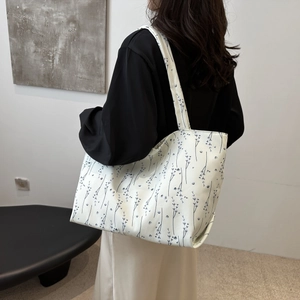 Détail d'un sac cabas en toile blanche à motifs floraux bleus porté par un mannequin
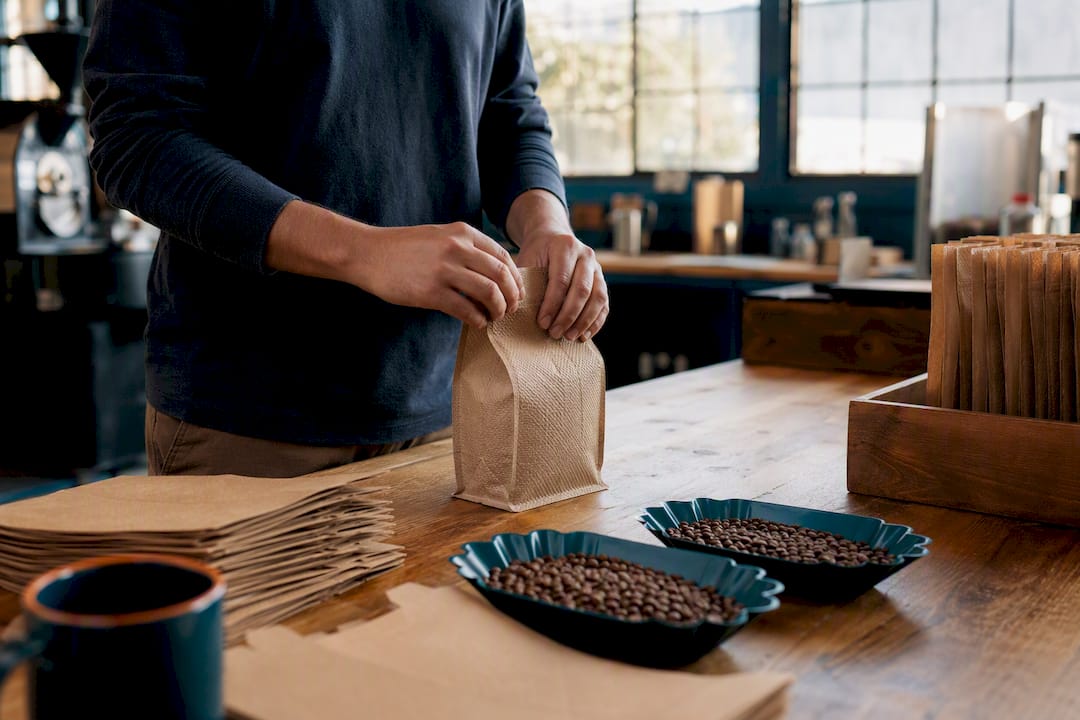 Hands packing coffee into eco-friendly bags in roastery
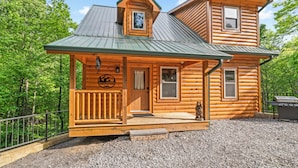 A log cabin with a porch, a grill, and a sign indicating it is a lodging facility. - Centrally Located!~Newly Built Rustic Modern Cabin!~Guest Favorite! (Sevierville)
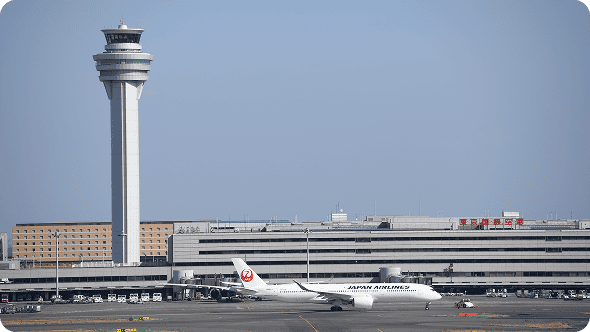 管制塔と空港ターミナルを背景にした飛行機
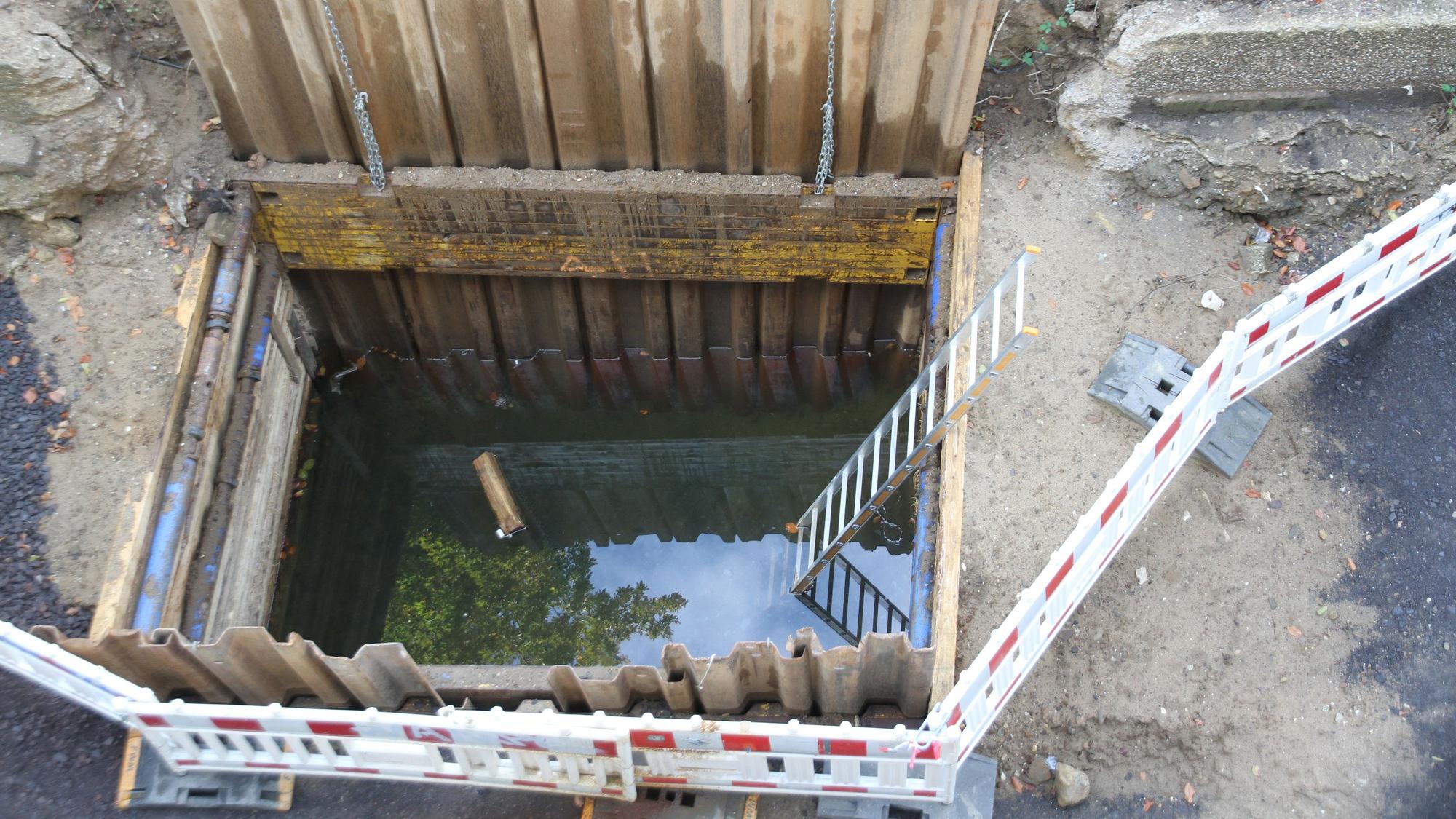 Wasser steht in einem abgesperrten Schacht für eine Regenwasserzisterne.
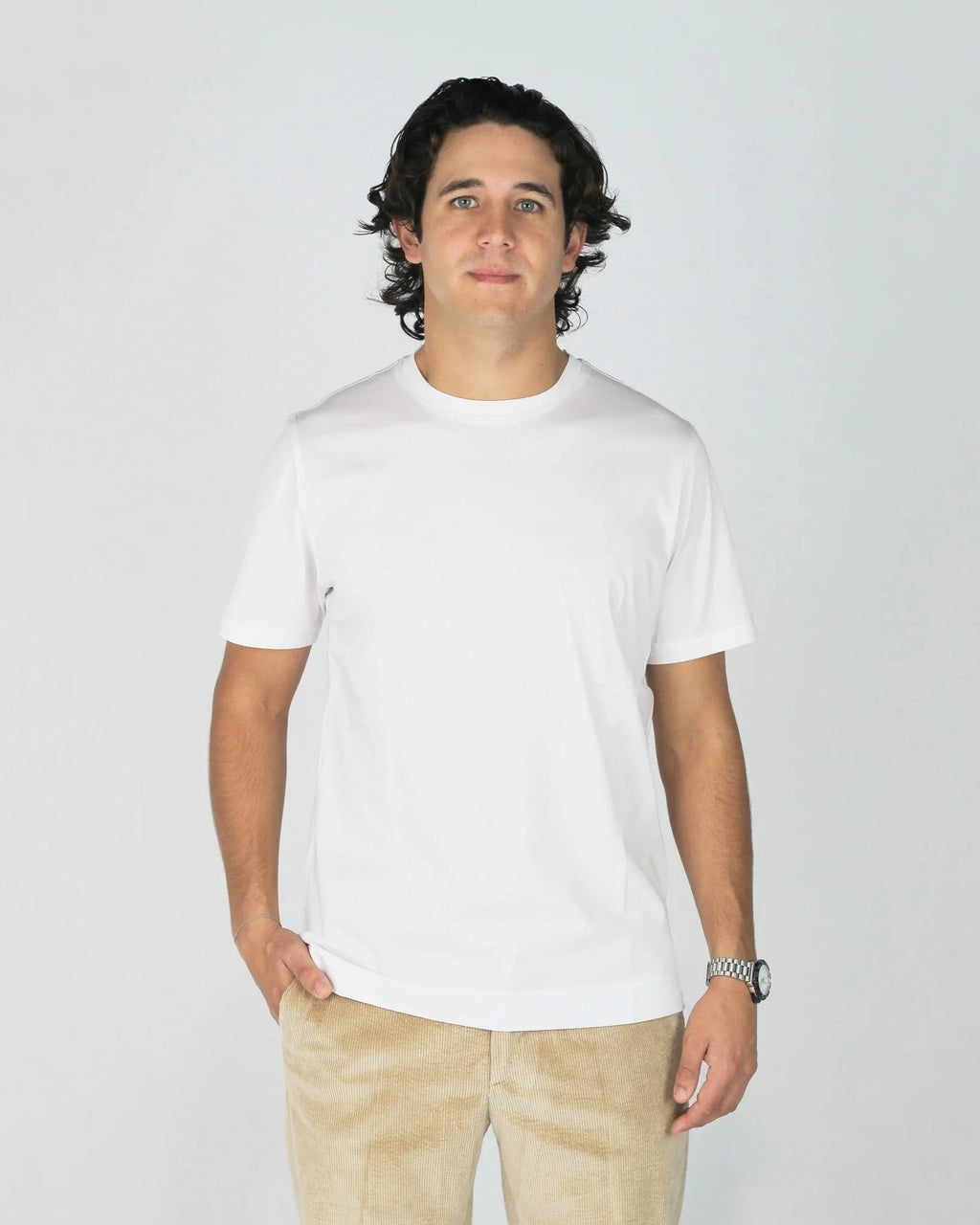 Elevate your everyday basics with the Fiftieth Men's White Crew Neck T-Shirt. Made from 100% merchandised cotton with a regular fit — simple, clean, and built to last.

◆ What the task requires
Return every line of the listing exactly, leaving its pictures behind.

◆ Response
 Détail d'un sac cabas en toile blanche à motifs floraux bleus porté par un mannequin
 Hands packing coffee into eco-friendly bags in roastery
 A log cabin with a porch, a grill, and a sign indicating it is a lodging facility. - Centrally Located!~Newly Built Rustic Modern Cabin!~Guest Favorite! (Sevierville)
 管制塔と空港ターミナルを背景にした飛行機
 Wasser steht in einem abgesperrten Schacht für eine Regenwasserzisterne.
 Elevate your everyday basics with the Fiftieth Men's White Crew Neck T-Shirt. Made from 100% merchandised cotton with a regular fit — simple, clean, and built to last.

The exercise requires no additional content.